Ancak Jezebeth’i en çok şaşırtan şey, Ren’in astlarına verdiği yasaları özümseyebilmesiydi.
Koruyuculara ait olan kişiydi ve o anda aklında her şey tıkladı.
“Bu şekilde olmadıkça Yedi Reis’in hepsini öldürmesinin imkansız olduğunu bildiğin açık… Amacınız toplamayı başardığı her şeyi emmek mi? Bu noktaya gelmesi için onu bir köşeye sıkıştırdınız ve…”
“Bu kadarı yeter.”
‘ Ren konuştu ve Jezebeth’in cümlesinin ortasında sözünü kesti.
Bakışları ona sabitlenmiş olan Ren, birkaç saniye boyunca sessizce ona baktı ve sonunda başını salladı.
“Ne için başını sallıyorsun? Sözlerim doğru mu?”
“Kısmen.”
Ren bunu inkar etmedi.
Gerçekten de, İzebeth’in işaret ettiği bazı şeyler gerçekten doğruydu.
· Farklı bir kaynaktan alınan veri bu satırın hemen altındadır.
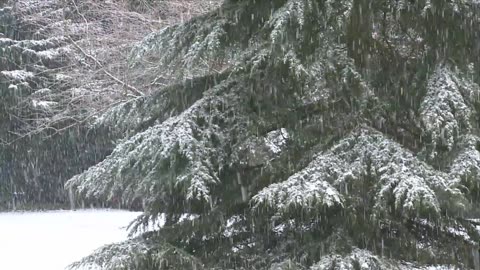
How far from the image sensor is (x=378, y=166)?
3.46 meters

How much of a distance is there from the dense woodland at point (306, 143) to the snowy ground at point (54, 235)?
7041 mm

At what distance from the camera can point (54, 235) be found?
14961 mm

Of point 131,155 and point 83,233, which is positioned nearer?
point 131,155

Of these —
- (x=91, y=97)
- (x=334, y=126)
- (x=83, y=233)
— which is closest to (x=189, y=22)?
(x=334, y=126)

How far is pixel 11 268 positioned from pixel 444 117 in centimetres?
937

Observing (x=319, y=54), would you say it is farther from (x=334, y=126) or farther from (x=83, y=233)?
(x=83, y=233)

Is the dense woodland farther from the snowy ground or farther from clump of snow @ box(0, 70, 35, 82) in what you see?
clump of snow @ box(0, 70, 35, 82)

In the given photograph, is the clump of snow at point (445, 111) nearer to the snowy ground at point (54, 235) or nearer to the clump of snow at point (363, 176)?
the clump of snow at point (363, 176)

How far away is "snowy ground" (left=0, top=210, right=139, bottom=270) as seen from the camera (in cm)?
1191

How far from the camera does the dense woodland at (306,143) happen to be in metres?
3.49

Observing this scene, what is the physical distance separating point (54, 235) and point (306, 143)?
11.9 m

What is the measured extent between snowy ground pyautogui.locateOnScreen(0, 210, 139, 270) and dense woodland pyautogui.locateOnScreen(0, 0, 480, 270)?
23.1ft

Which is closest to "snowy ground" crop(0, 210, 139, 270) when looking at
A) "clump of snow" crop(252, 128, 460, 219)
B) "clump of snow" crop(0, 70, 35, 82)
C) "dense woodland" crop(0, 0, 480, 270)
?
"clump of snow" crop(0, 70, 35, 82)

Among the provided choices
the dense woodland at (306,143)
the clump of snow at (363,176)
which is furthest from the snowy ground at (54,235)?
the clump of snow at (363,176)
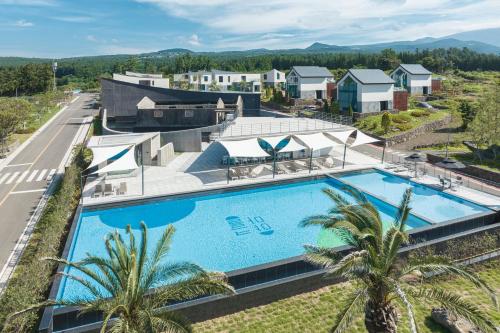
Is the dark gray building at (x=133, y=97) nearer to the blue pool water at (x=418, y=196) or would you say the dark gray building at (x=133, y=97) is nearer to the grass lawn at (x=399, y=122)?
the grass lawn at (x=399, y=122)

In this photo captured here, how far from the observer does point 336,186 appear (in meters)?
24.8

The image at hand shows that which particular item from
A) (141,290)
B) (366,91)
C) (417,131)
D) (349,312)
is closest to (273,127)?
(417,131)

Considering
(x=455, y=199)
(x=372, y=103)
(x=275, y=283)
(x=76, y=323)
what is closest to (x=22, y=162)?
(x=76, y=323)

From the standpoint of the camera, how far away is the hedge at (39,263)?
10688mm

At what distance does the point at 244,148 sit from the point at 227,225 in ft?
24.0

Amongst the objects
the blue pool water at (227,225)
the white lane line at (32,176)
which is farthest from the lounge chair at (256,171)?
the white lane line at (32,176)

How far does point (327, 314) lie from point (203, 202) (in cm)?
1140

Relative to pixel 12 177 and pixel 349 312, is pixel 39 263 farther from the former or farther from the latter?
pixel 12 177

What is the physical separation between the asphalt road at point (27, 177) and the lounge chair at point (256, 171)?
13.9 m

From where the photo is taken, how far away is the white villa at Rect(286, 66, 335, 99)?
182 feet

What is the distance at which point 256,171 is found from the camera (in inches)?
1026

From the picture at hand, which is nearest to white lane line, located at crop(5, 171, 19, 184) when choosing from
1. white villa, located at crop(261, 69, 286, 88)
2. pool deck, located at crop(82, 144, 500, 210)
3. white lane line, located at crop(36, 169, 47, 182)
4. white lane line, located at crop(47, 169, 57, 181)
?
white lane line, located at crop(36, 169, 47, 182)

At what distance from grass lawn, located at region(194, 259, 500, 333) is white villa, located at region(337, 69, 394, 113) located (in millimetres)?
32845

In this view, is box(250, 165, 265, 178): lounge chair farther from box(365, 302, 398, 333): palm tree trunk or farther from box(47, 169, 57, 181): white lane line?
box(365, 302, 398, 333): palm tree trunk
Bununla birlikte, hepsi doğru değildi ve onu düzeltme zahmetine girmedi.
Onu düzeltmenin bir anlamı yoktu.
“Bir süre sonra bu sonuca varacağını düşündüm. Düşündüğümden biraz daha geç anladığın için biraz hayal kırıklığına uğradım, ama sonunda beni hayal kırıklığına uğratmadın.
“Haha.”
‘ Jezebeth hafifçe güldü.
“Senin o tavrın… Geçmişte beni çok sinirlendirirdi. İşin garibi… hala da öyle.”
“Yazık.”
“Mhm. Nitekim…”
Jezebeth hafif bir gülümsemeyle elini kaldırdı ve Ren’i işaret etti. Ondan sonra, vücudunun etrafına dolanan su yılanı aniden döndü ve inanılmaz bir hızla kendini Ren’in yönüne fırlattı.
Gelen saldırıya bakan Ren elini uzattı ve ona karşı savunmaya hazırlandı. Ama tam manasını kanalize etmeye başladığı anda etrafındaki boşluk çatladı.
Cr… Çatlak!
Sağ ve sol tarafında dört özdeş çatlak belirdi.
Klanı! Clank! Clank!
Zincirler çatlaklardan fırladı ve hemen bileğine kenetlenerek onu tamamen etkisiz hale getirdi.
Her şeyin ne kadar hızlı geliştiği nedeniyle, Ren’in tepki vermek için yeterli zamanı bile yoktu; Bununla birlikte, sahip olsaydı bile, içlerinde bulunan yasaları görebildiği için zincirleri kolayca parçalayamazdı.
BOOOM…! Su yılanı göğsüne çarptığında, figürü aşağıdaki suya fırlatıldı.
Sıçraması!
Görüşü baloncuklarla bulanıklaşmıştı ve tam sırtı okyanus tabanına değdiği anda bir el onu boynundan yakaladı.
Bembeyaz parladı ve vücudunu bağlayan zincirler birdenbire sıkılaştı. Ren’in vücudunun her yerine acı yayıldı ve uzuvlarını her taraftan çektiler.
Buna rağmen, Ren’in ifadesinde pek bir değişiklik olmadı. Böyle bir acı onun için önemsizdi. Bırakın kollarını ve bacaklarını kaybetmeyi, tüm vücudunun çıtır çıtır yanması bile umurunda olmazdı.
“Hâlâ tutunuyorum… Argh!”
Ren, Jezebeth’in elinden bir ısırık aldı ve bunu yaparken ağzına belli belirsiz tanıdık gelen tatlı bir tat girdi.
‘Sanırım ondan bir iki şey öğrenebilirim…’
Öteki benliğinin Kıskançlık Prensi’ne nasıl davrandığını düşünen Ren, onu taklit etti ve Jezebeth’in elini ısırdı.
İlk başta şüpheliydi, ama hayal ettiğinden daha iyi sonuç veriyor gibiydi.
Çıtırtısı…!
Ağzını kapattığında Jezebeth’in kemiklerinin parçalandığını hissedebiliyordu ve yasaları vücudunun içine kanalize ederek vücudunu bağlayan zincirleri bir şekilde gevşetebiliyordu.
Bang…!
Ren sonunda vücudunu uygun şekilde hareket ettirebildi ve Jezebeth’in mide bölgesine yumruk attı. Bu, zincirlerin hala vücuduna kenetlenmiş olmasına rağmen oldu.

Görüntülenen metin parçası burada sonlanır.